The Sound of a Million Dreams by Camfield Suanne;Calhoun Adele Ahlberg;

The Sound of a Million Dreams by Camfield Suanne;Calhoun Adele Ahlberg;

Author:Camfield, Suanne;Calhoun, Adele Ahlberg; [Camfield, Suanne]
Language: eng
Format: epub
ISBN: 6006796
Publisher: InterVarsity Press
Published: 2017-02-03T21:44:32+00:00


When I lament the rushing, when I lament the dishes and my job and the kids’ schedule and Eric’s work and his graduate school and the crashing of the waterfall because I just want to be attentive to the Stirring, Eric says things that annoy me. The present, in fact, is one of our most recurring arguments, like how we argue about him always leaving the garage door open or how I can’t seem to pull the car in the driveway without maligning half the front yard.
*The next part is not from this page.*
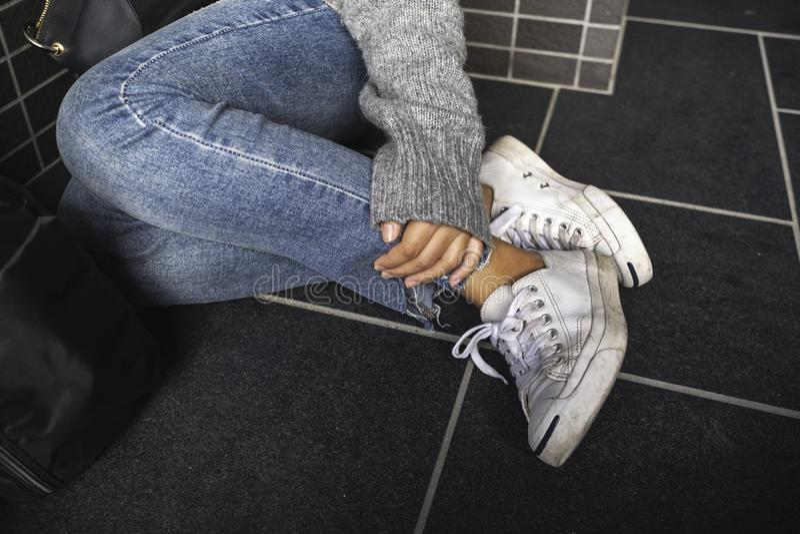 Een vrouw die Jean en witte tennisschoenen wat betreft haar been dragen terwijl het zitten op de vloer stock foto's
He says things like, “The biggest problem with people today is they think they have to have it all right now,” or “You know, Moses waited forty years to go back to Egypt and he never did get in the Promised Land,” or “One of the biggest challenges in our culture, and for you especially, is that we have to learn to chase the future while still being faithful to the present.”

Oh, wait. That’s a good one—and the one that annoys me the most.

I know that the present is one of the most beautiful gifts we’ve been given. The present is where life unfolds, when we’re focused more on who we’re becoming than on where we’re trying to go. The future can’t shape us because it has not happened yet; only the present (which also will, at some point, become our past) can shape us into who we are. While the past reminds us who we are, the sanctifying process of the present whittles our character and our holiness to allow us to see each day as a step closer to the divine.

Yet in all the rushing and hurry, the present is what I begin to resent the most.

The present where my children, the two most beautiful and impressionable souls I know, live in the shelter and protection and guidance of my home, a home that will only contain them for a handful more years. The present where all four of my children’s grandparents are vibrant and healthy, where I can still wear four-inch heels, and I have a life I largely I love. The present where I learn to become a better writer, where my marriage heals and grows, where my friendships run deep for the sheer quality of time and experience we’ve communed together; where I am finally learning to accept myself and those around me, flawed and broken as we all are; where pretense becomes intolerable, image-keeping laughable, where a few extra pounds around my waistline aren’t the end of the world, where sunscreen becomes more important than the bronze of a glowing tan. The present, where I’ve become a person who listens better, talks less, lives and loves more intentionally; where interruptions become invitations, where I recognize my perpetual need for grace, and where eternity becomes the only answer that makes sense of this unjust and broken world.

The present, where becoming happens in the thickest parts of all the doing.

It is fall, and I am cleaning my backyard, pulling weeds, pruning bushes, digging through the earth of my flowerpots, clipping burnt ends.